Orientalist Owen Lattimore described as "a strange, romantic and sometimes savage figure" the Mongol Sandagdorjiyn Magsarjav (1877-1927). Magsarjav had served under anti-communist Russian General Roman von Ungern-Sternberg, known as "the Bloody Baron" for his brutal treatment of his enemies. In Uriankhai, captured Kazakh bandits had their hearts cut out and were sacrificed by Magsarjav. It was rumored that he tore out the hearts of prisoners with his left hand and placed them in skull bowls, together with bits of the brain and entrails, as offerings to wrathful Buddhist deities. He then allegedly hung the peeled skins of his Kazakh enemies on the walls of his yurt.

== Fall from grace ==

I am a mendicant monk from the Russian Tsar's kingdom, but I am born of the great Mongols. My herds are on the Volga river, my water source is the Irtysh. There are many hero warriors with me. I have many riches. Now I have come to meet with you beggars, you remnants of the Oirats, in the time when the war for power begins. Will you support the enemy? My homeland is Altai, Irtysh, Khobuk-sari, Emil, Bortala, Ili, and Alatai. This is the Oirat mother country. By descent, I am the great-grandson of Amursana, the reincarnation of Mahakala, owning the horse Maralbashi. I am he whom they call the hero Dambijantsan.
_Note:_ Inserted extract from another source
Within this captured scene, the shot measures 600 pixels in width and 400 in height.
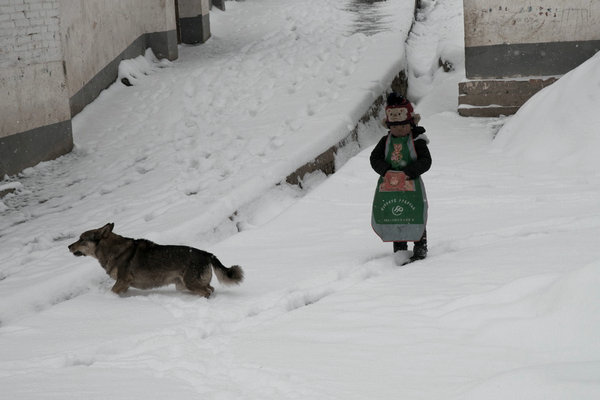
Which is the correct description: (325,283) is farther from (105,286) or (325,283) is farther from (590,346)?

I came to move my pastures back to my own land, to collect my subject households and bondservants, to give favour, and to move freely.
— An epic poem by Ja Lama in 1912

For his role in a number of noteworthy military victories, Ja Lama was given the high religious and noble titles of Nom-un Khan Khutukhtu and khoshuu prince Tüshe Gün, respectively, by the Eighth Jebtsundamba Khutukhtu. Moreover, the victories sealed Ja Lama's reputation as a warlord and as a militant Buddhist monk. He installed himself as the military governor of western Mongolia, tyrannizing a huge territory through a reign of fear and violence.

A separatist state for Oirats was being built by Ja-Lama around Kobdo. Ja-Lama and fellow Oirats from Altai wanted to emulate the original Oirat empire and build another grand united Oirat nation from the nomads of western China and Mongolia. Prophecies had been circulating about the return of Amursana and the revival of the Oirats in the Altai region.

In February 1914, Ja Lama was arrested by Siberian Cossacks on the orders of Russian consular officials in Khovd. The consulate had received numerous complaints from nobles in the Khovd region who disapproved of Ja Lama's autocratic behavior and despotic practices. Ja Lama was imprisoned in Tomsk for about a year and later moved to Irkutsk. In 1916, Ja Lama returned to his native Lower Volga region then reentered Mongolia in the summer of 1918. Ja Lama refused to recognize the authority of the Bogd Khan and the government immediately issued a warrant for his arrest. Ja Lama, however, managed to evade Mongolian authorities, and established himself in a retreat in the Black Gobi, on the border between Mongolia and the Chinese provinces of Xinjiang and Gansu. From there, he recruited followers and extorted or robbed passing caravans. Ja Lama gained a lucrative amount of gold and silver after looting a Tibetan caravan of fifty merchants.

In the Zasagt Khan aimag opium was cultivated by Chinese workers who were employed by Ja Lama in 1918.

Ja-lama murdered all the members of a delegation sent by Baron Roman von Ungern-Sternberg to Lhasa in 1920. Ja-lama was apparently found to be a disillusionment by Ungern who had been an admirer, only to allude to him by insults after actually entering Mongolia.

== Death ==

After the re-establishment of Mongolia's independence in 1921, Ja Lama continued to operate independently from his hideout. The new communist government was intent on stamping out insurrections and set its sights on Ja Lama and his forces. In early 1922, Mongolia's military leader Damdin Sükhbaatar ordered Ja Lama's arrest. Niislel Khüree's police chief Baldandorj was dispatched to arrest him. Baldandorj succeeded in infiltrating his camp by posing as an envoy from the Bogd Khan and shot him dead, then beheaded him. Ja Lama's forces scattered and his head was displayed first in Uliastai and then Niislel Khüree. Later, Ja Lama's head was brought to Saint Petersburg and put on display at Kunstkammer of the Hermitage, labelled "No. 3394, head of a Mongolian".